Und dann war da noch die zweite Tatsache... die Tatsache, dass Neveah erst jetzt bemerkte, dass der Mann neben ihr nicht ein Wort gesagt oder etwas getan hatte. Menarx zeigte absolut keine Reaktion. Als hätte er Adrienne überhaupt nicht gesehen, war seine ganze Aufmerksamkeit auf den Blauplan vor ihm gerichtet.
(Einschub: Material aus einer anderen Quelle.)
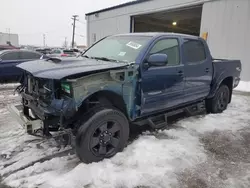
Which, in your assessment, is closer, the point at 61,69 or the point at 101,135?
the point at 61,69

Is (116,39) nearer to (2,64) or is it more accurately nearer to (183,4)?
(2,64)

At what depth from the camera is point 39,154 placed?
332 centimetres

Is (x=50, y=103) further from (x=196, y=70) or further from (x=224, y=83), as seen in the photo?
(x=224, y=83)

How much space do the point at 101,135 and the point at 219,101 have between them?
3.71 meters

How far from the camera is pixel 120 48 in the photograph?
3.87 m

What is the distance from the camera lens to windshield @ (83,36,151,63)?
11.8 ft

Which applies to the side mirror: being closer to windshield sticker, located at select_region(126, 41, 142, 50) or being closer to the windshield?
the windshield

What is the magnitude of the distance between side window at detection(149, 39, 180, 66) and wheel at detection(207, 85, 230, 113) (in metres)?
1.93

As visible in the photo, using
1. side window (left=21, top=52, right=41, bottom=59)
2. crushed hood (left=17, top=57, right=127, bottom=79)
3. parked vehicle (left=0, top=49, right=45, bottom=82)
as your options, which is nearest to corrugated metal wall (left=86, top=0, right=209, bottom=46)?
side window (left=21, top=52, right=41, bottom=59)

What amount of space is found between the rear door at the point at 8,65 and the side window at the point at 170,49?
22.1 feet

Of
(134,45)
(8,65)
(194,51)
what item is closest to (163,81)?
(134,45)

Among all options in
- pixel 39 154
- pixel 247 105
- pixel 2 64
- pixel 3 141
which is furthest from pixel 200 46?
pixel 2 64

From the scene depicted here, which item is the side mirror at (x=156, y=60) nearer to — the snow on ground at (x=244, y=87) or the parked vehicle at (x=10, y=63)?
the parked vehicle at (x=10, y=63)

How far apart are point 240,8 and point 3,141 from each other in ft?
34.1
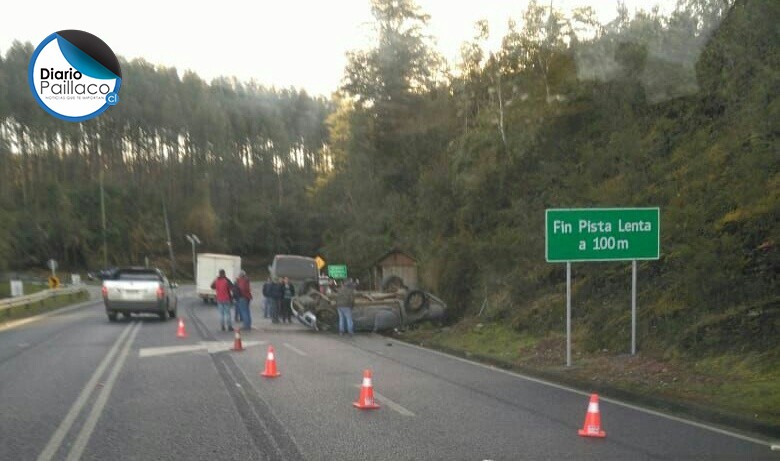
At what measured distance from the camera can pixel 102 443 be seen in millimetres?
7688

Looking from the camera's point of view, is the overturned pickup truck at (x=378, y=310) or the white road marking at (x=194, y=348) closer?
the white road marking at (x=194, y=348)

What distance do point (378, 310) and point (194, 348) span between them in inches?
276

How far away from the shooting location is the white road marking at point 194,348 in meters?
15.8

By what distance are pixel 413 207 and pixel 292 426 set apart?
34370 mm

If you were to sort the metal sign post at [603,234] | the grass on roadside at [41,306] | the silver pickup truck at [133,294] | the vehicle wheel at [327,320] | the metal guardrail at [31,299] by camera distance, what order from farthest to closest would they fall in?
the grass on roadside at [41,306] → the metal guardrail at [31,299] → the silver pickup truck at [133,294] → the vehicle wheel at [327,320] → the metal sign post at [603,234]

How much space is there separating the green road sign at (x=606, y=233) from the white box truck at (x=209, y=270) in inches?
1150

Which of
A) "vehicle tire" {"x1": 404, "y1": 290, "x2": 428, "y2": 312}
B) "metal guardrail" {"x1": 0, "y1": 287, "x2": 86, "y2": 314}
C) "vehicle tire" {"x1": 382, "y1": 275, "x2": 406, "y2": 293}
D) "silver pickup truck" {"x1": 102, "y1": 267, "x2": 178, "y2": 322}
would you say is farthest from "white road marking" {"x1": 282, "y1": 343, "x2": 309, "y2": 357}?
"metal guardrail" {"x1": 0, "y1": 287, "x2": 86, "y2": 314}

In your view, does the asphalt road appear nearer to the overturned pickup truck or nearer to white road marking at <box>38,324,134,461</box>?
white road marking at <box>38,324,134,461</box>

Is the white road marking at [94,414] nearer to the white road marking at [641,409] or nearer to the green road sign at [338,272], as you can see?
the white road marking at [641,409]

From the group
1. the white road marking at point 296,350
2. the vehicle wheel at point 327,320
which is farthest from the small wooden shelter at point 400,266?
the white road marking at point 296,350

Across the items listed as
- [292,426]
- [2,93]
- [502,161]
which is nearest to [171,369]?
[292,426]

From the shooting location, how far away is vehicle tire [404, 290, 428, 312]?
23641 mm

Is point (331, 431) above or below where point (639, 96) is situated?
below

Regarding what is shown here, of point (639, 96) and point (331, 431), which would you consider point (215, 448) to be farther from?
point (639, 96)
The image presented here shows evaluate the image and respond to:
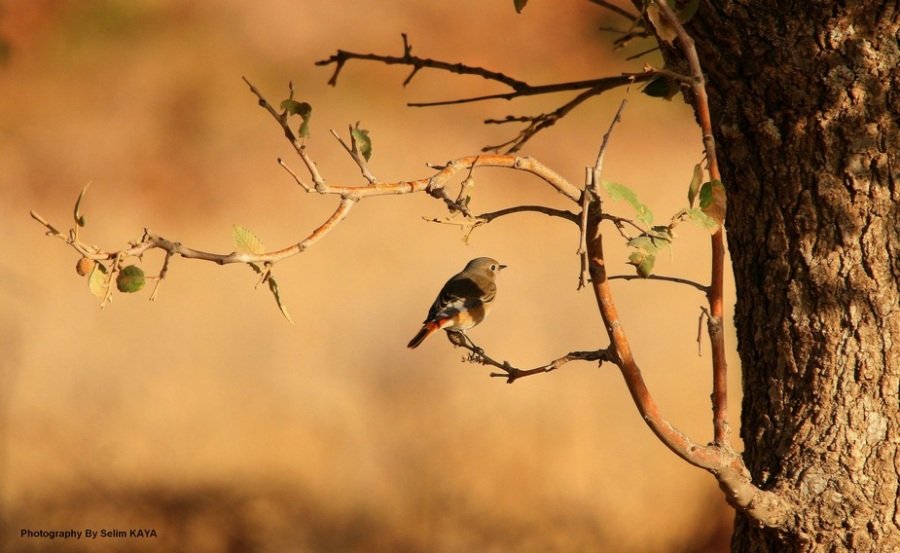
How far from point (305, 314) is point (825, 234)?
9.80ft

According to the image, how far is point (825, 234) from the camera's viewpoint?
4.76ft

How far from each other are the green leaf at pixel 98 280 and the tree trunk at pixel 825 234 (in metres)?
1.00

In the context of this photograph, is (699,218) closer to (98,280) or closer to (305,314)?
(98,280)

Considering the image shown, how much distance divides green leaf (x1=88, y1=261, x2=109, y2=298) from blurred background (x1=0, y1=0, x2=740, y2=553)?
242cm

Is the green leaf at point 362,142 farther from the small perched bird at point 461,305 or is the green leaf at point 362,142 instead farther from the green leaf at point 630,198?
the small perched bird at point 461,305

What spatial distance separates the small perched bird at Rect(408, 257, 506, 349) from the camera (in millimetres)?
2732

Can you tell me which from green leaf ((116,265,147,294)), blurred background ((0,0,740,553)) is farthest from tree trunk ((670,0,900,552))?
blurred background ((0,0,740,553))

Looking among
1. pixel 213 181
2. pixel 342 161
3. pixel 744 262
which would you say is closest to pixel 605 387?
pixel 342 161

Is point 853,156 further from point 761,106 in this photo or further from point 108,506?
point 108,506

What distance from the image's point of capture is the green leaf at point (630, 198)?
1111mm

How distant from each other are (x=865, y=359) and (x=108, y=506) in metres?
2.69

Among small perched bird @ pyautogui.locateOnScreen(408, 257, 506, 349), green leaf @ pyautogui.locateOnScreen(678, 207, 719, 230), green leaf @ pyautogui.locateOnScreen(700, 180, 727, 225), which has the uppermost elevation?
small perched bird @ pyautogui.locateOnScreen(408, 257, 506, 349)

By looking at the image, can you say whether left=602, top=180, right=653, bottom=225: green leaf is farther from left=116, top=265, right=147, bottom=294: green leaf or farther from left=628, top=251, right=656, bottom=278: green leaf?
left=116, top=265, right=147, bottom=294: green leaf

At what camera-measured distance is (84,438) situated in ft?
11.6
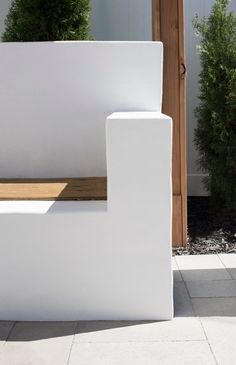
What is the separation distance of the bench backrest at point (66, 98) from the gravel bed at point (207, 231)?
1101 millimetres

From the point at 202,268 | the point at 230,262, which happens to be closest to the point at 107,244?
the point at 202,268

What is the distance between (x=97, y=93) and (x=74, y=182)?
2.58 ft

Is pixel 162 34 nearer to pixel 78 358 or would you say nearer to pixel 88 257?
pixel 88 257

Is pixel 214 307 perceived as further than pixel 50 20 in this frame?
No

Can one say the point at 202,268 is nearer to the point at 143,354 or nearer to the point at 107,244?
the point at 107,244

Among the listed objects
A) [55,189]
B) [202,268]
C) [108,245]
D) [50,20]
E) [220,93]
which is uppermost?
[50,20]

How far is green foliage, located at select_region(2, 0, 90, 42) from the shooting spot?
4227 mm

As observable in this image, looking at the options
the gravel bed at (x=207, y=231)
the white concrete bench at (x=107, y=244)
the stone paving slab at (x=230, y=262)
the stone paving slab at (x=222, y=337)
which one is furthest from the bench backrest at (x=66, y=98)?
the stone paving slab at (x=222, y=337)

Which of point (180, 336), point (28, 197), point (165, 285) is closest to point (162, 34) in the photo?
point (28, 197)

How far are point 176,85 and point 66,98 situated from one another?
3.15 feet

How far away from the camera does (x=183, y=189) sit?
175 inches

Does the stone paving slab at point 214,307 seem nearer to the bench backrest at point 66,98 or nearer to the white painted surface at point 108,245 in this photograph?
the white painted surface at point 108,245

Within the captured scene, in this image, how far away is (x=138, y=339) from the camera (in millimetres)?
2852

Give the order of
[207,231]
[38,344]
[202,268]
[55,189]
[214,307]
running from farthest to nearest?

Wie konnte es sein, dass er sie nicht gesehen hatte, als doch beide in dieselbe Richtung blickten, als Adrienne hinausgetreten war? Wenn Neveah nicht aufmerksam genug gewesen wäre, hätte sie vielleicht Menarx’ schneeweiße Knöchel von seinen fest geballten Fäusten und den kleinen Blutstropfen übersehen, der den Blauplan an der Stelle befleckte, wo sich Menarx’ Nägel in seine Haut gebohrt haben mussten. Äußerlich schien es, als hätte es keinen Austausch gegeben, aber Neveah wusste besser als jeder andere, was für eine Macht das Band hatte - es gab keine Botschaft, die es nicht übermitteln konnte, solange es erweckt war.
Daher wusste Neveah, dass wirklich ein Austausch stattgefunden hatte. Einer, dem beide Parteien hilflos ausgeliefert waren, in einer Sprache, die selbst sie nicht verstehen würden, und von dem keiner unberührt bleiben konnte.
’Das Band... ihr... Band...’, dachte Neveah bei sich, während ihr Herz bis zum Grund ihres Magens sank.